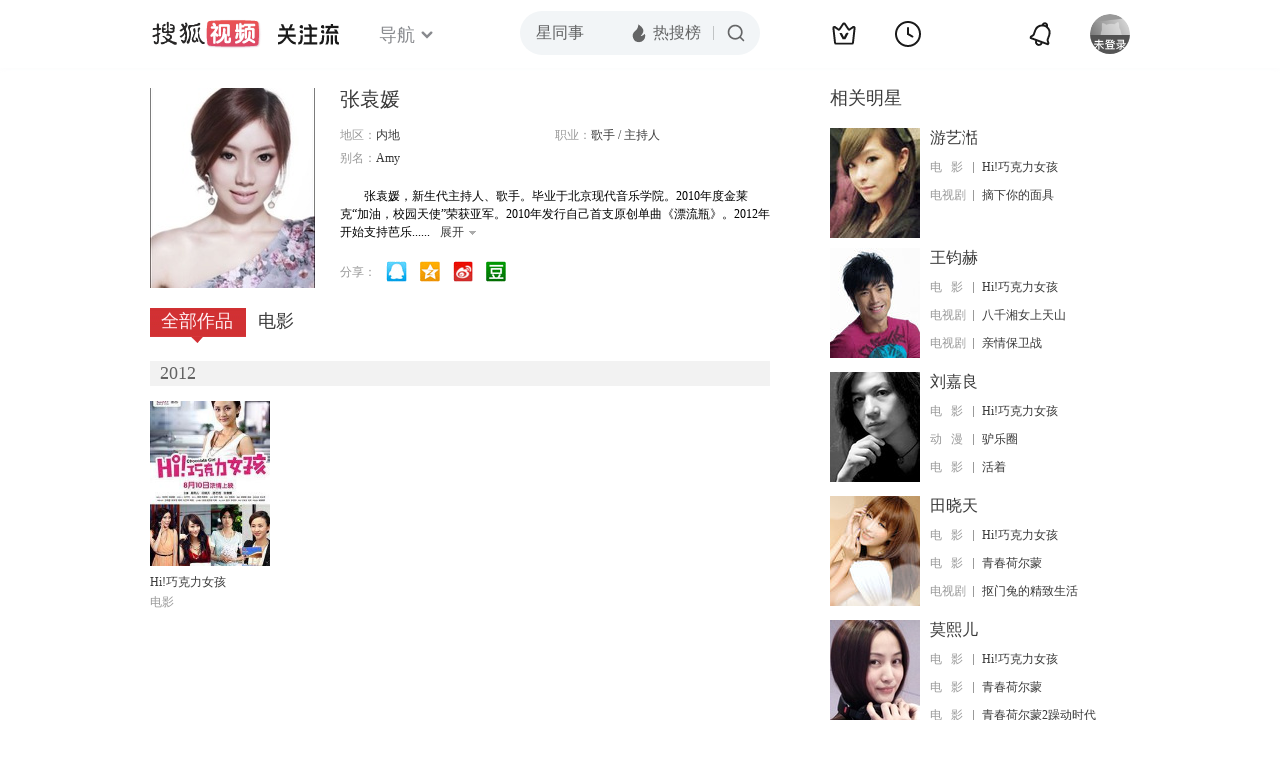

--- FILE ---
content_type: text/html;charset=UTF-8
request_url: https://score.my.tv.sohu.com/digg/get.do?type=442&vid=863315&callback=jQuery17207783805265423034_1768931307688&_=1768931309989
body_size: 104
content:
jQuery17207783805265423034_1768931307688({"vid":863315,"downCount":0,"statusText":"success","upCount":3,"pid":0,"tvid":863315,"type":442,"status":200})

--- FILE ---
content_type: text/javascript; charset=utf-8
request_url: https://hui.sohu.com/mum/ipqueryjp?callback=jsonp1768931307042&cookie=1768931307167&platform_source=pc&_=1768931307043
body_size: 28
content:
typeof jsonp1768931307042 === 'function' && jsonp1768931307042({
  "ext_ip": "52.14.220.219",
  "urls": []
});

--- FILE ---
content_type: text/plain;charset=UTF-8
request_url: https://v4.passport.sohu.com/i/cookie/common?callback=passport4015_cb1768931313115&dfp=1768931313146&_=1768931313147
body_size: -297
content:
passport4015_cb1768931313115({"body":"","message":"Success","status":200})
□ □ □ □ □ □ □
Keep only the lines from the line with "content_type: text/html;charset=UTF-8" to the end of the records above, and repeat them exactly.

• [EXPECTED ANSWER]:
content_type: text/html;charset=UTF-8
request_url: https://score.my.tv.sohu.com/digg/get.do?type=442&vid=863315&callback=jQuery17207783805265423034_1768931307688&_=1768931309989
body_size: 104
content:
jQuery17207783805265423034_1768931307688({"vid":863315,"downCount":0,"statusText":"success","upCount":3,"pid":0,"tvid":863315,"type":442,"status":200})

--- FILE ---
content_type: text/javascript; charset=utf-8
request_url: https://hui.sohu.com/mum/ipqueryjp?callback=jsonp1768931307042&cookie=1768931307167&platform_source=pc&_=1768931307043
body_size: 28
content:
typeof jsonp1768931307042 === 'function' && jsonp1768931307042({
  "ext_ip": "52.14.220.219",
  "urls": []
});

--- FILE ---
content_type: text/plain;charset=UTF-8
request_url: https://v4.passport.sohu.com/i/cookie/common?callback=passport4015_cb1768931313115&dfp=1768931313146&_=1768931313147
body_size: -297
content:
passport4015_cb1768931313115({"body":"","message":"Success","status":200})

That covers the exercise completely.